How likely is it that the diagnosis is correct?
It's best if you don't sit down to work it out. Just give your honest opinion about what you think is likely. If you happen to know the formula that gives the correct answer, feel free to use it.
I haven't read all the replies, but on at least the first page, no one mentions the issue of base rates, which is what this question is all about. Hey, I give this lecture every semester in an HR class.
If a test is 99% accurate, then if 100 people WITH the disease took it, there would be:
99 hits
1 miss
And, if 100 people without the disease took it, there would be
99 correct rejections and
1 false alarm.
But, the practical value of a test depends on the base rate (the % of the population that has what's being tested for).
The optimal base rate is .50. With a base rate of .50, the test would indeed be 99% accurate at identifying who has the disease and who doesn't
As the base rate departs from .50-- in either direction-- the test becomes less useful.
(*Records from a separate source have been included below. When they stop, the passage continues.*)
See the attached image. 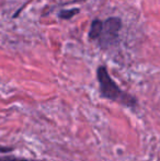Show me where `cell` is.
I'll return each mask as SVG.
<instances>
[{
	"instance_id": "1",
	"label": "cell",
	"mask_w": 160,
	"mask_h": 161,
	"mask_svg": "<svg viewBox=\"0 0 160 161\" xmlns=\"http://www.w3.org/2000/svg\"><path fill=\"white\" fill-rule=\"evenodd\" d=\"M97 78L100 83V91L104 97L113 101H121L122 103L130 104L134 103V99L126 94L119 88V86L114 82L113 79L110 77L105 66H100L97 69Z\"/></svg>"
},
{
	"instance_id": "2",
	"label": "cell",
	"mask_w": 160,
	"mask_h": 161,
	"mask_svg": "<svg viewBox=\"0 0 160 161\" xmlns=\"http://www.w3.org/2000/svg\"><path fill=\"white\" fill-rule=\"evenodd\" d=\"M122 20L119 17H110L103 21V29L100 37L98 38L99 46L102 49H108L119 42L122 30Z\"/></svg>"
},
{
	"instance_id": "3",
	"label": "cell",
	"mask_w": 160,
	"mask_h": 161,
	"mask_svg": "<svg viewBox=\"0 0 160 161\" xmlns=\"http://www.w3.org/2000/svg\"><path fill=\"white\" fill-rule=\"evenodd\" d=\"M103 29V21H101L100 19H94L91 22V25H90V30L88 33V37L90 41H96L100 37L101 33H102Z\"/></svg>"
},
{
	"instance_id": "4",
	"label": "cell",
	"mask_w": 160,
	"mask_h": 161,
	"mask_svg": "<svg viewBox=\"0 0 160 161\" xmlns=\"http://www.w3.org/2000/svg\"><path fill=\"white\" fill-rule=\"evenodd\" d=\"M80 12L79 8H74V9H65V10H60L58 12V18L62 20H69L77 15Z\"/></svg>"
},
{
	"instance_id": "5",
	"label": "cell",
	"mask_w": 160,
	"mask_h": 161,
	"mask_svg": "<svg viewBox=\"0 0 160 161\" xmlns=\"http://www.w3.org/2000/svg\"><path fill=\"white\" fill-rule=\"evenodd\" d=\"M0 161H26L23 159H18V158H13V157H1Z\"/></svg>"
}]
</instances>
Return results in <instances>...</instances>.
The base rate in this question is so small .001 that the test has almost no practical value (unless people testing positive get called back to take it a second time).
In fact the odds that you have the disease, given that you test positive, would be real small.
Consider a population of 100,000 people.
100 people have the disease, and of those, 99 would test positve.
99,000 don't have the disease, but of those 1% or 990 of them would test positive.
So, with 100,000 people, there would be 990 + 99 = 1089 positive test results.
But, the probability of actually having the disease would be only:
99/1089 = .0909
If one were to redo my example, but instead use a base rate of .50 (half have it, half don't) the probability would be equal to the test's accuracy-- 99%!
Incidentally, when I lecture on this, I think a good example is those counterfeit pen detectors. Even if they are 99% accurate, I'd argue they are worthless as the base rate for counterfeit bills in the money supply has to be real small.
So, far more often than not, when the pen says the bill is counterfiet, it will actually be real!
Sorry if someone else already answered this, but I am quite positive the above is accurate (either that, or I've misled 1000's of students!)